C’était en 2009 au lendemain de la réélection contestée du président conservateur Mahmoud Ahmadinejad (2005-2013). En 2018, la rue gronde encore. Cette fois, contre les difficultés économiques et la « mollacratie ».
À tous les coups, l’appareil répressif iranien a écrasé la contestation. Le même scénario va-t-il se confirmer avec la colère de la rue qui ne faiblit pas depuis le décès le 16 septembre de Mahsa Amini aux mains de la police des mœurs qui jugeait inapproprié son port du voile ? La révolte actuelle deviendra-t-elle révolution ?
« Tous les scénarios sont possibles y compris un changement radical au sein du régime », explique lors d’une entrevue téléphonique Hanieh Ziaei chercheuse associée à l’observatoire sur le Moyen-Orient et l’Afrique du Nord de la Chaire Raoul-Dandurand de l’UQAM. Mais, ajoute-t-elle aussitôt, la République islamique « va aller jusqu’au bout pour protéger ses intérêts ».
Elle a, jusqu’à présent, montré une résilience inoxydable.
Zan, Zendegi, Azadi
Pour l’heure le soulèvement populaire aux chants Barayé (https://www.youtube.com/watch?v=TPyHuCZzsVA) et aux de cris de « Zan, Zendegi, Azadi » (femme, vie, liberté) n’ébranle aucunement le régime fermement convaincu qu’il s’essoufflera comme tous les autres.
« La force du mouvement de la résistance va être mesurée en fonction de sa durée », note Hanieh Ziaei.
Oui, mais à quoi peut bien servir la ténacité sans leadership? Sans véritable (s) leader (s), charismatique (s) ou non, les contestations ont beau être inédites elles risquent de finir comme les précédentes : en queue de poisson.

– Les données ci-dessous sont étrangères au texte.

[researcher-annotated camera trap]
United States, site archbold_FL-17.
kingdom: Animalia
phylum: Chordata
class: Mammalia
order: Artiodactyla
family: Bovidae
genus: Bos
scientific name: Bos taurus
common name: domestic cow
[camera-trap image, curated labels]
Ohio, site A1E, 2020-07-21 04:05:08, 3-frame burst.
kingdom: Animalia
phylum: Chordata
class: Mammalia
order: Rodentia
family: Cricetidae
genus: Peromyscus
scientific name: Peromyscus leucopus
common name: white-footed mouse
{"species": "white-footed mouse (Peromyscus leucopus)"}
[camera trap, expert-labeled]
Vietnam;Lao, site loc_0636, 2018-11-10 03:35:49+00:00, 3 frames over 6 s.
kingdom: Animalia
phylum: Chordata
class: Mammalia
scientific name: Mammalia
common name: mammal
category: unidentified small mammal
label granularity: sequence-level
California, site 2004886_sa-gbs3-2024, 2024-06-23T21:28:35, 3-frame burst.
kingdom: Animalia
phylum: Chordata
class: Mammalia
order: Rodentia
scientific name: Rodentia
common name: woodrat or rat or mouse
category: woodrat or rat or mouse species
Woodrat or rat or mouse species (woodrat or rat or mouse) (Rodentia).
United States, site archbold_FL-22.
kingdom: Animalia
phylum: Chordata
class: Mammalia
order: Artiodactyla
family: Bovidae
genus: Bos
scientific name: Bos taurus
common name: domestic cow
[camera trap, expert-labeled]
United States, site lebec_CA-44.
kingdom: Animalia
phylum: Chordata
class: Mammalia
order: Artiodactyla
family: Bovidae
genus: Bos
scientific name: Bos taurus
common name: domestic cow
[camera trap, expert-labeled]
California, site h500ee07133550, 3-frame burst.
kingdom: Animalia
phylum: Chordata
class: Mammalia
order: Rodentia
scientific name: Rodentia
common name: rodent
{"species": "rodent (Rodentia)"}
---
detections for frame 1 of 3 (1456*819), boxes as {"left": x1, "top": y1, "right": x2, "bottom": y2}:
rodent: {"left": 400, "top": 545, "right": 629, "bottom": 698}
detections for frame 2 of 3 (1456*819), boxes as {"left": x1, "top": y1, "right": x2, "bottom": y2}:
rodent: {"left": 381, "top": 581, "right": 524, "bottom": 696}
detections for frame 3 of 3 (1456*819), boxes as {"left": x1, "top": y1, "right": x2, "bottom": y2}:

Saeid Golkar, professeur associé de science politique à l’Université du Tennessee à Chattanooga est plutôt optimiste.
« Nous vivons dans un monde de réseaux sociaux, donc au lieu d’un réseau hiérarchique avec un leader au sommet, nous avons un réseau horizontal avec de nombreux leaders locaux. » (échange de courriels).
Ce qui inquiète Hanieh Ziaei c’est l’absence d’unité. « La société iranienne est très divisée politiquement. Nous ne sommes pas une communauté solidaire et il n’y a jamais eu d’alternative à la république islamique. »
Dit autrement, si bon nombre d’Iraniens savent ce qu’ils ne veulent pas, plus nombreux encore ne savent pas ce qu’ils veulent.
Résultat ? Comme en Irak ou en Libye, un changement de régime, peut être suivi par un indescriptible chaos, un désert politique où les différentes oppositions peinent à parler à l’unisson.
Quant aux condamnations internationales si elle fusent de partout, la République islamique fondée en 1979 après avoir renversé la monarchie pro-occidentale du chah Mohammad Reza Pahlavi, estime avoir le gros bout du bâton avec la restauration ou non de l’accord de 2015 de son programme nucléaire.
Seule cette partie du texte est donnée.